不法入国・不法上陸だが難民条約上の保護を受ける場合

難民条約

第31条【避難国に不法にいる難民】
1  締約国は、その生命または自由が第1条の意味において脅威にさらされていた領域から直接来た難民であって許可なく当該締約国の領域に入国しまたは許可なく当該締約国の領域内にいるものに対し、不法に入国しまたは不法にいることを理由として刑罰を科してはならない。ただし、当該難民が遅滞なく当局に出頭し、かつ、不法に入国しまたは不法にいることの相当な理由を示すことを条件とする

直接来た難民に対しては、不法滞在だからといって刑罰を科してはならないとする難民条約の規定があります。退去強制はここで言う刑罰ではありません。

詳細は上掲記事で書いていますが、真に難民である者に対しては、こういう国際慣習法があるという点は留意すべきです。

一回限りでの措置でも妥当なのか?という疑問と現実の対応の問題

今回の措置は、「一回限りでの措置でも妥当なのか?」「これが蟻の一穴・先例となって改正法施行後もなし崩し的に救済措置が行われないか?」「粘り勝ちを許すのか」という疑問を生じさせるものです。

他方で、既に日本社会に定着している子どもが存在するという現実への対応として、あり得るものだと言い得る。

個人的には特に考慮せずに強制送還しても良いと思うし、本来的な筋論はそちらの方が正当性がある。が、今回の措置が理屈として全く通っていないというわけでもない

似たような話として「恩赦・赦免・復権」などがあります。これは制度化しています。

即位恩赦で「犯罪者55万人が野に放たれる」という勘違いが広まる⇒復権のみ - 事実を整える

そうした制度の存在がある中で、現行制度の枠内で、今回のような一定の救済措置が行われることは、一つの別解だと思われます。

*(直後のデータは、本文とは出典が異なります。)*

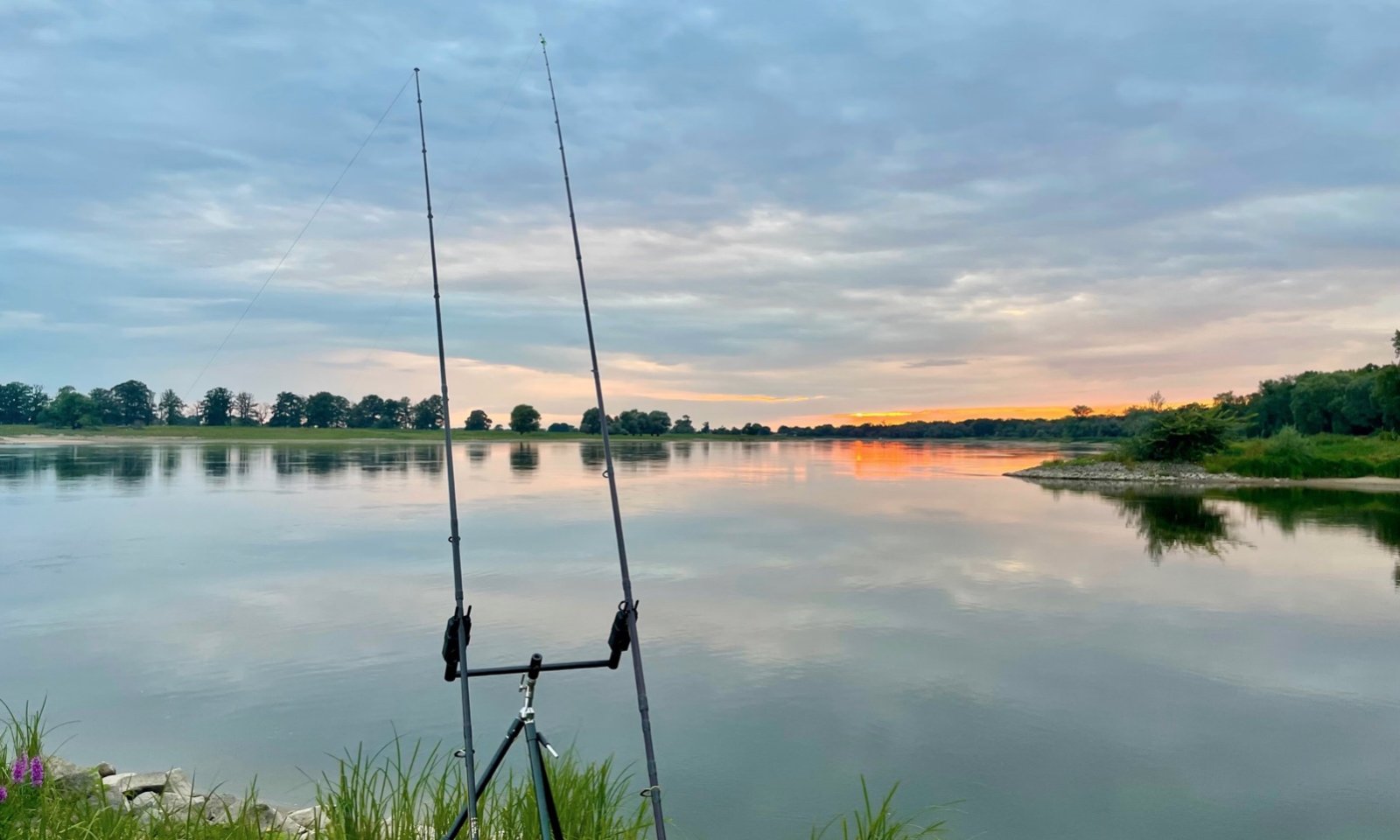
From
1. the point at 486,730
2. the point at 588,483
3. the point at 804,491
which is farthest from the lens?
the point at 588,483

ただ、改正前の現在の入管難民法制度では、不法滞在が長期化してる間に子どもが日本社会に定着してしまう状況だったのが、改正により改善されることになったのだから、制度が骨抜き化されないように注視していかなければならないとも思います。

なお、近年の在留特別許可の件数として以下資料をあげておきます。

技能実習生が多いベトナム人がコロナ禍で帰国困難者となった結果増えたという背景が影響しているようです。